Having laid the groundwork for the next phase in Zimplistic’s global expansion, the coming years will see the company place greater emphasis on continually innovating its flagship product, while also being creative with the rotis themselves.

“We are trying to improve the various value propositions, meaning we can offer so much more than just a plain simple flatbread,” Nagarkar expands. “It can do other flatbreads, it can enhance the way you consume your food at home.

“For example, at home you have breakfast, lunch and dinner. So then how can we integrate ourselves in all three meals and give you that fresh and healthy experience without the hassle of cooking.

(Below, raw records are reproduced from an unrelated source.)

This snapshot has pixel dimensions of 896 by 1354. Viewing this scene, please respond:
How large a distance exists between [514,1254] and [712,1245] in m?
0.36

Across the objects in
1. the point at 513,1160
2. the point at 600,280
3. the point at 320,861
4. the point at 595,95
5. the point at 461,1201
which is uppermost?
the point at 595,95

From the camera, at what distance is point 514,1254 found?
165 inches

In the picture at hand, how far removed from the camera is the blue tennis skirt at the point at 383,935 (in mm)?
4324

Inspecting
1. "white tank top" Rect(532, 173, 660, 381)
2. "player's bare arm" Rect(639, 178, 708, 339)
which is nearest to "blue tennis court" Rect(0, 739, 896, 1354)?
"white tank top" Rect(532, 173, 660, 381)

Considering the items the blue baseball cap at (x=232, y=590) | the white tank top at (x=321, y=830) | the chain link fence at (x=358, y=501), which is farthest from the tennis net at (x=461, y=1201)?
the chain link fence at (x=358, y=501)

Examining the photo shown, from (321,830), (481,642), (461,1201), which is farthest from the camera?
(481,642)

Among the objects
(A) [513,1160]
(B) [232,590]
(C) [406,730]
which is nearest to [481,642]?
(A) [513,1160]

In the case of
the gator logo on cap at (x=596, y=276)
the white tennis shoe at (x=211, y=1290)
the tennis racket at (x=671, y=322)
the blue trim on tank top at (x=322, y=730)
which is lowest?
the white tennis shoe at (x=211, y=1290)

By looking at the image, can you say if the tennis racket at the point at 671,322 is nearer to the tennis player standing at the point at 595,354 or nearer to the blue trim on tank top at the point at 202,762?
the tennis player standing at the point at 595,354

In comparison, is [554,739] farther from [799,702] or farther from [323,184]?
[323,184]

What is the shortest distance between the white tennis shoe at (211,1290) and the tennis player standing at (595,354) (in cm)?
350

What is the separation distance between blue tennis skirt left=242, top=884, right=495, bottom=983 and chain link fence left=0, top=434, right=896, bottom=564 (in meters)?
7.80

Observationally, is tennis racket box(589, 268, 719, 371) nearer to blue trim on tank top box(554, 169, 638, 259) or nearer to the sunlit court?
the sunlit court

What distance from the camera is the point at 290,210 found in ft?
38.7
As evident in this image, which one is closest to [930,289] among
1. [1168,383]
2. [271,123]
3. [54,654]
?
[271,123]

That’s the whole point of it.”

Exploring gluten-free roti options is another promising area for Zimplistic, according to Nagarkar, as it seeks to expand its market beyond the Indian diaspora.

CONSTANT INNOVATION

While the company is, to an extent, at the mercy of geopolitical tensions and world events like so many others, more pressing for Nagarkar and her team is what she describes as “the innovation challenge”.

Quite apart from the hardware and software innovations that Zimplistic is continually working on behind the scenes is the pressure to keep up with the commercial innovations taking place out there in the wider world.

“These are your payment gateways and your ecommerce platforms,” Nagarkar says.

Still Zimplistic is keeping pace with its bold approach to experimentation.

“When you are innovating something which has never been done before, there is always an uncertainty, which you really don’t have an answer to, but you have faith and the logical mind that is telling you that if we innovate in this way, things should work out,” she expands.

“Then when you actually start building, prototyping and getting things together, then the innovation starts coming together.”

But that’s where other challenges start to creep in such as user-friendliness, cleanliness, safety.

“There is a slight element of uncertainty when it comes to innovation like that, especially disruptive innovations,” she says.

In line with this, the company’s entire business model is connected via the Internet of Things, Nagarkar explains.

“Every Rotimatic is connected and we have a diagnostic team that can remotely troubleshoot your machine – you don’t have to go to a particular physical center and no technician has to go to your house to diagnose what’s going on,” she continues.

Zimplistic’s use of Amazon Web Services has further revolutionized the way it operates, she enthuses, enabling it to grow its empire without a physical presence in any stores.

“Now, I don’t need to set up service centers in 40 countries and multiple cities in each country, I’m able to deliver a product seamlessly to your doorstep and service it at your doorstep,” she says.

COMING TOGETHER

While one eye remains firmly on the latest technological advancements, with generative AI of particular interest, the other is on something more traditional – the nutritional and cultural value of food. Freshness and hygiene are factors that cannot be overlooked in the quest for convenience.

“Food is not just a commodity,” Nagarkar stresses.

“We look at food in a very different way and we hope that we can build a world where the old traditional ways of eating food remain, where the family comes together, sits together and chatters around food, where there’s freshness and the nutritional aspect of food is a focus.

“But who has the time to go through the hassle of chopping, cutting, making, cooking and kneading? It’s a lot of effort if you have to do it three times a day. So we are hoping we can provide a solution.”

She sees Zimplistic as being at the forefront of a movement that is changing the future of the kitchen for the better – a mission in which competition does not figure.

“Solutions are everything for us and our solutions have that clarity where it has to be a full solution. It cannot be a half solution,” she stresses.

“We’ve learned a lot of lessons in the last 15 years. We are constantly improving, constantly learning.”